GeoMathCode: Understanding Interleaved Math-Code Reasoning for Geometry Problem Solving
This work provides insights into the internal reasoning mechanisms of multimodal large language models for geometry problems, but the results are primarily analytical and incremental.
The paper introduces GeoMathCode, a framework using programmatic representations as intermediate visual outputs for geometry problem solving. It shows that reasoning and code generation steps can be disentangled in latent space, and supervised fine-tuning makes the reasoning manifold more structured and informative.

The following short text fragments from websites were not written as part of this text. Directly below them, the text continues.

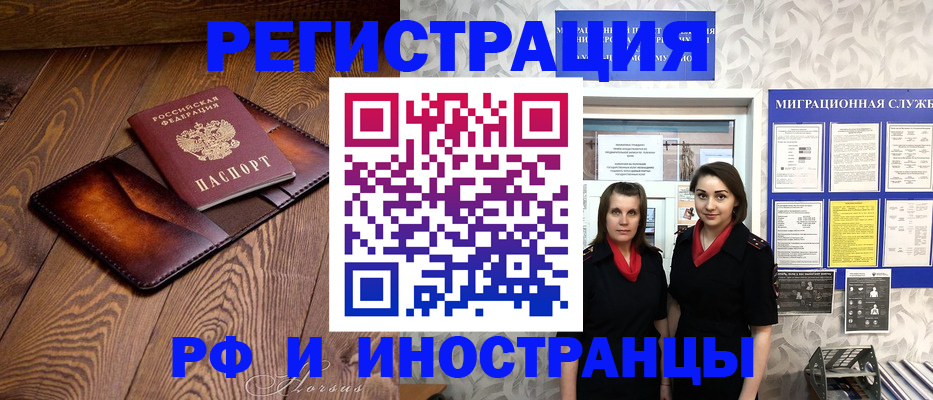 купить прописку в Чистополье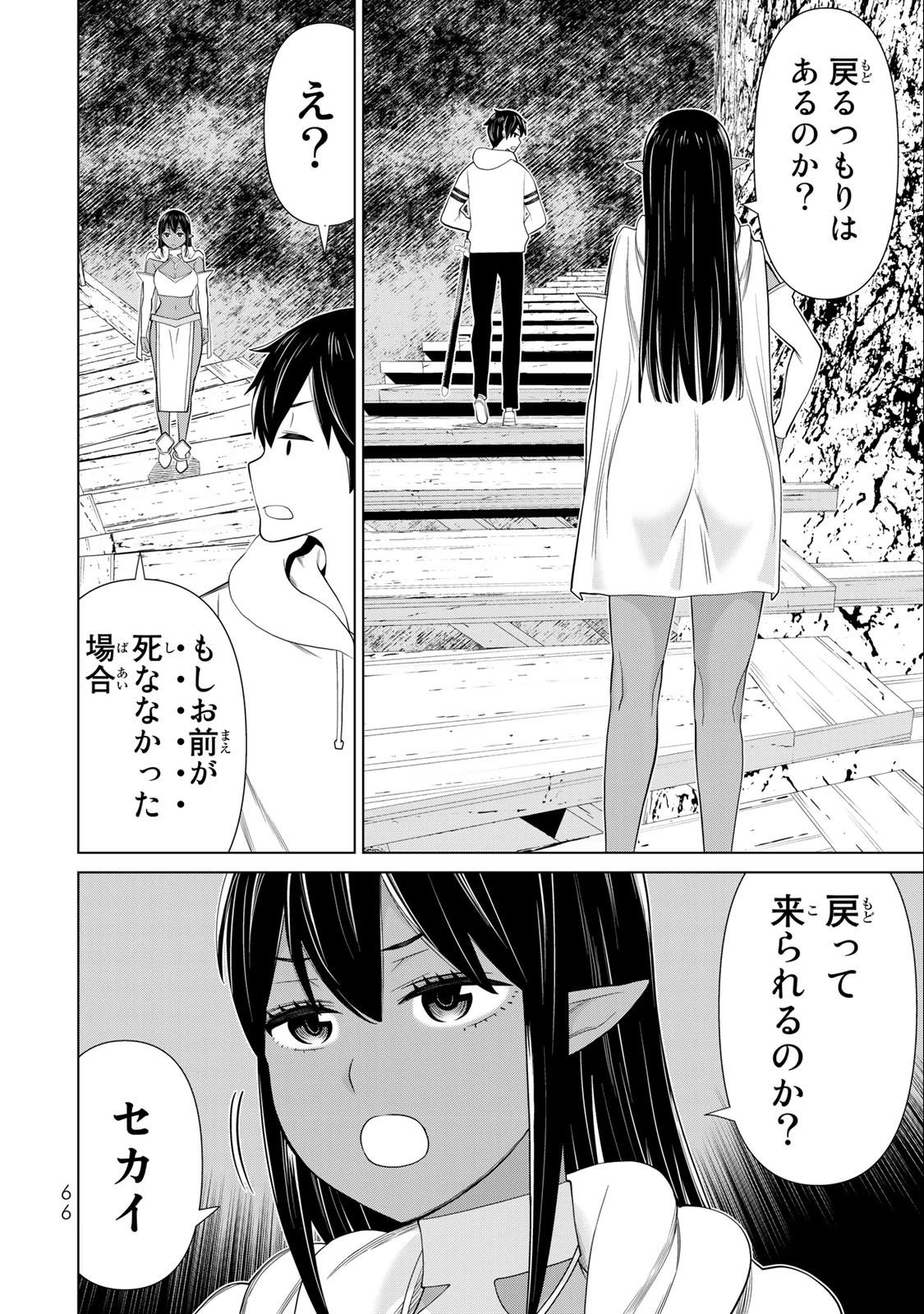 時間停止勇者―余命3日の設定じゃ世界を救うには短すぎる― 第37話 - 12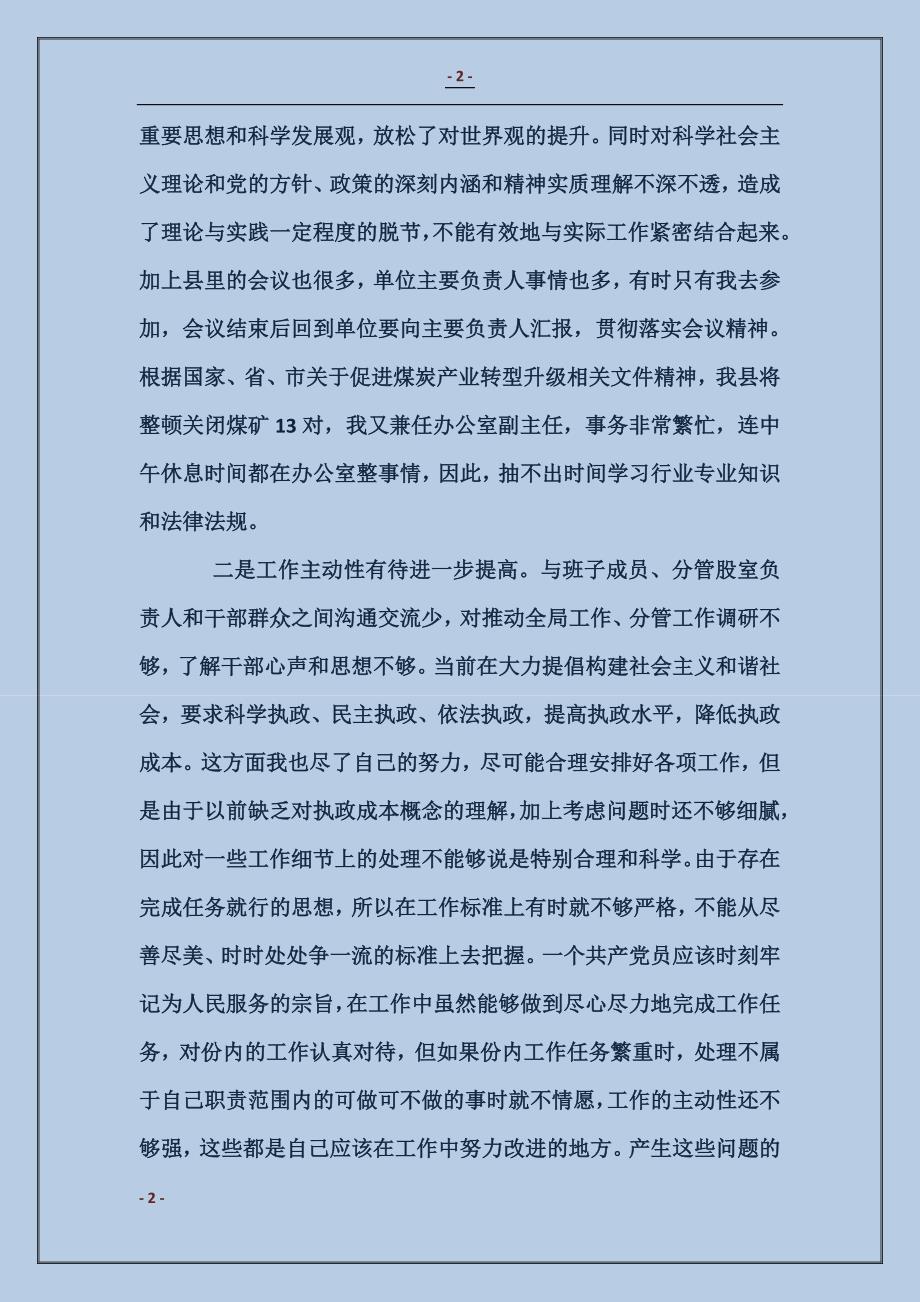 党的群众路线教育实践活动对照检查材料_第2页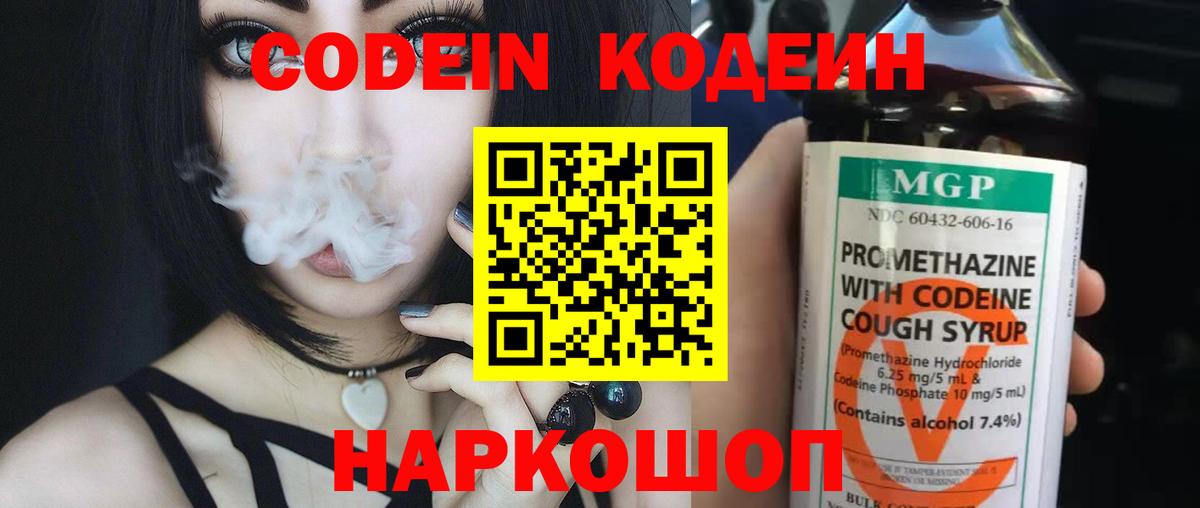 Кодеиновый сироп Lean напиток Lean (лин) Котлас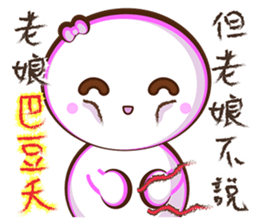 Pretty didn't say. sticker #11696962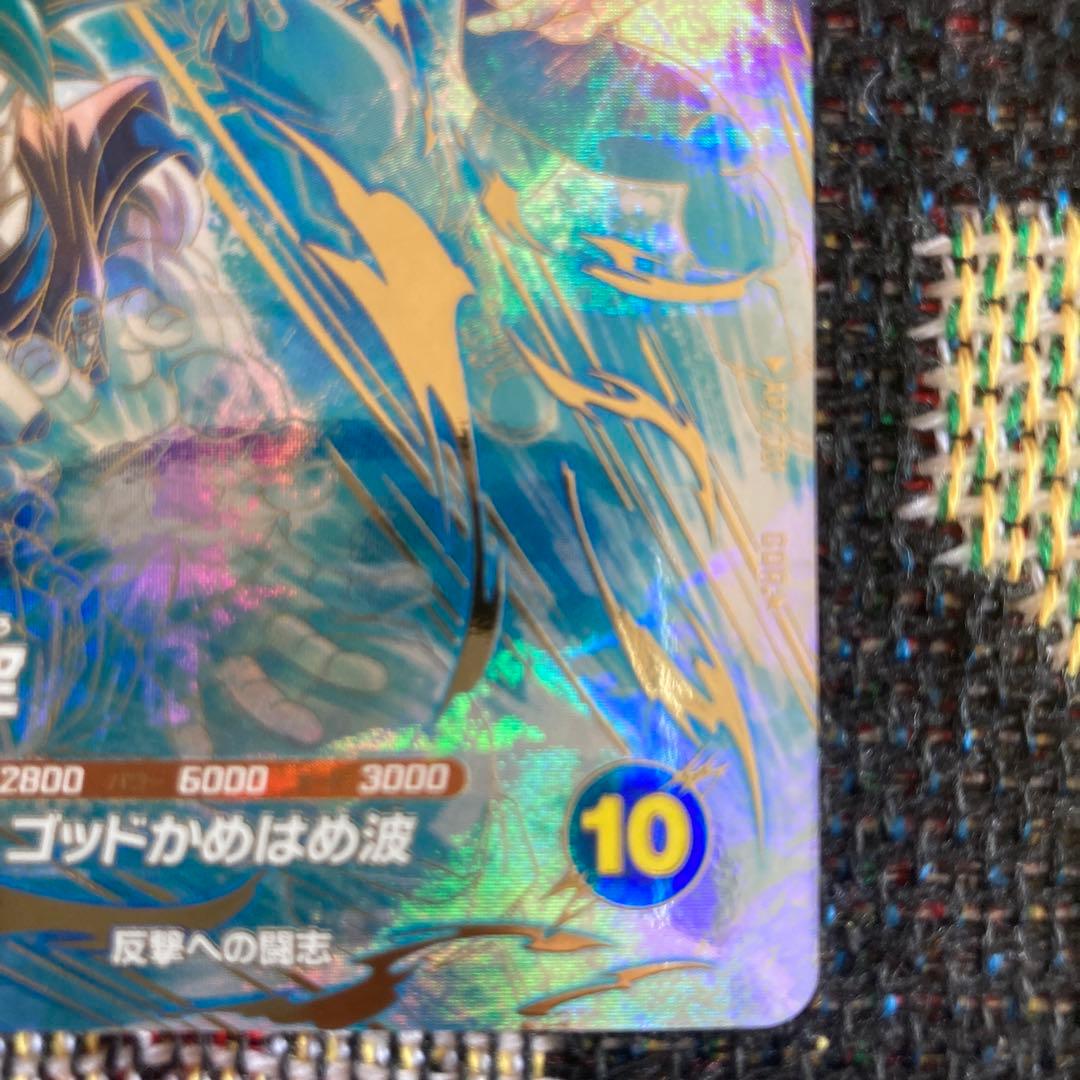 ドラゴンボールスーパーダイバーズ　GDR★ AP2-001 孫悟空　パラレル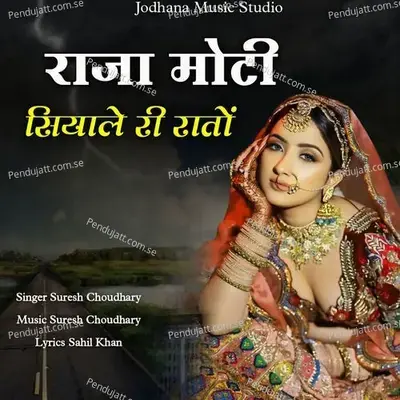 Raja Moti Siyale Ri Raato - Suresh Choudhary album cover 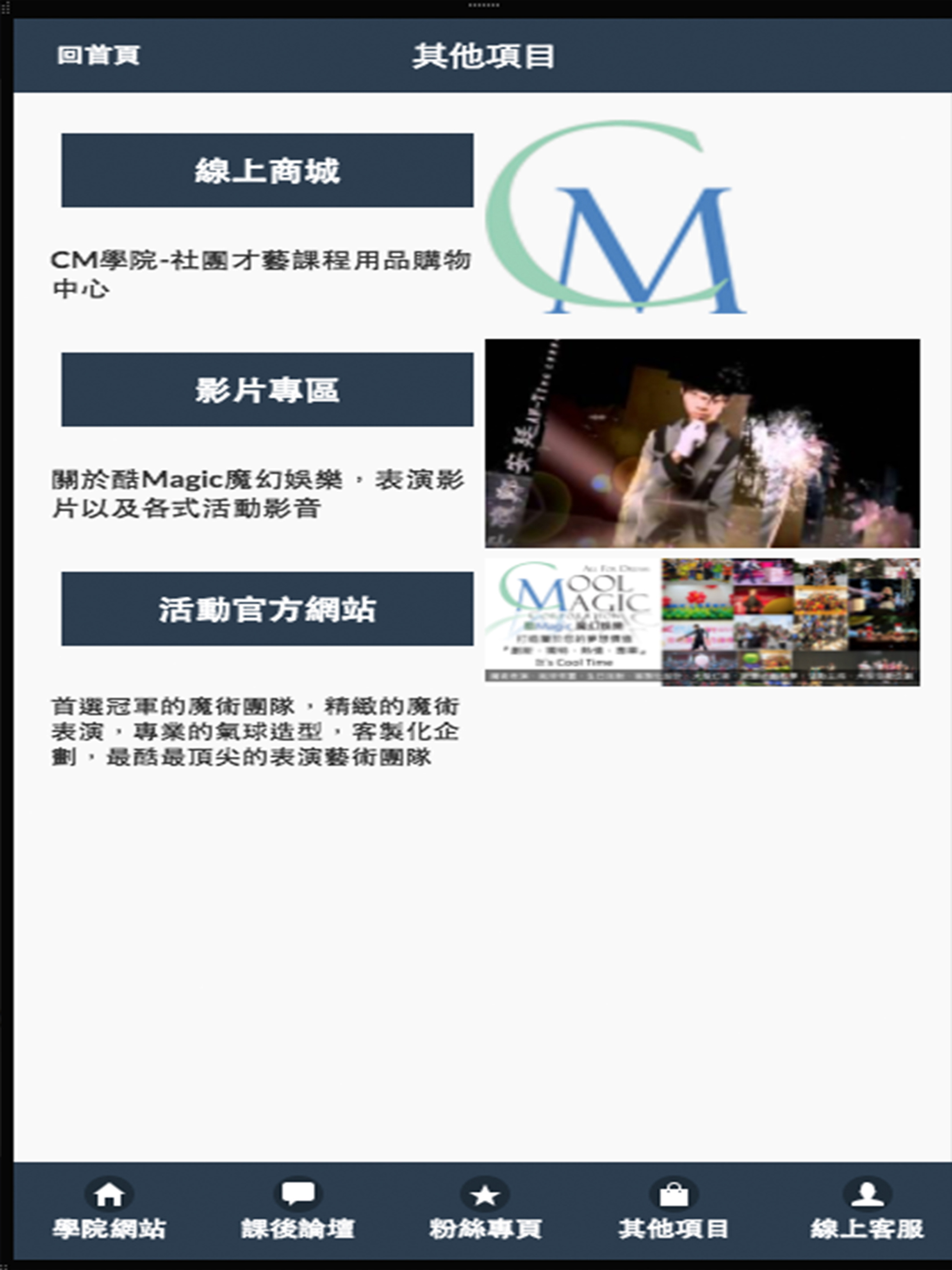 酷Magic學院-CoolMagicSchool screenshot 4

Mathematical reasoning is a hallmark of human intelligence, requiring logical deduction, symbolic manipulation, and abstract thinking. Recent multimodal large language models (MLLMs) have demonstrated strong performance on geometry problems through multi-step reasoning. To better emulate human problem-solving, intermediate steps can incorporate auxiliary visual constructions, such as additional lines or points, which improve geometric interpretation and educational clarity. In this work, we introduce the GeoMathCode, where programmatic representations serve as intermediate visual outputs. We further conduct an in-depth analysis of the underlying reasoning geometry. Experimental results show that reasoning and code generation steps can be disentangled in the latent space, while supervised fine-tuning (SFT) makes the reasoning manifold more structured and informative. Moreover, hierarchical syntactic code structures emerge as disentangled latent subspaces, and contain more mathematical symbolic information than visual representations.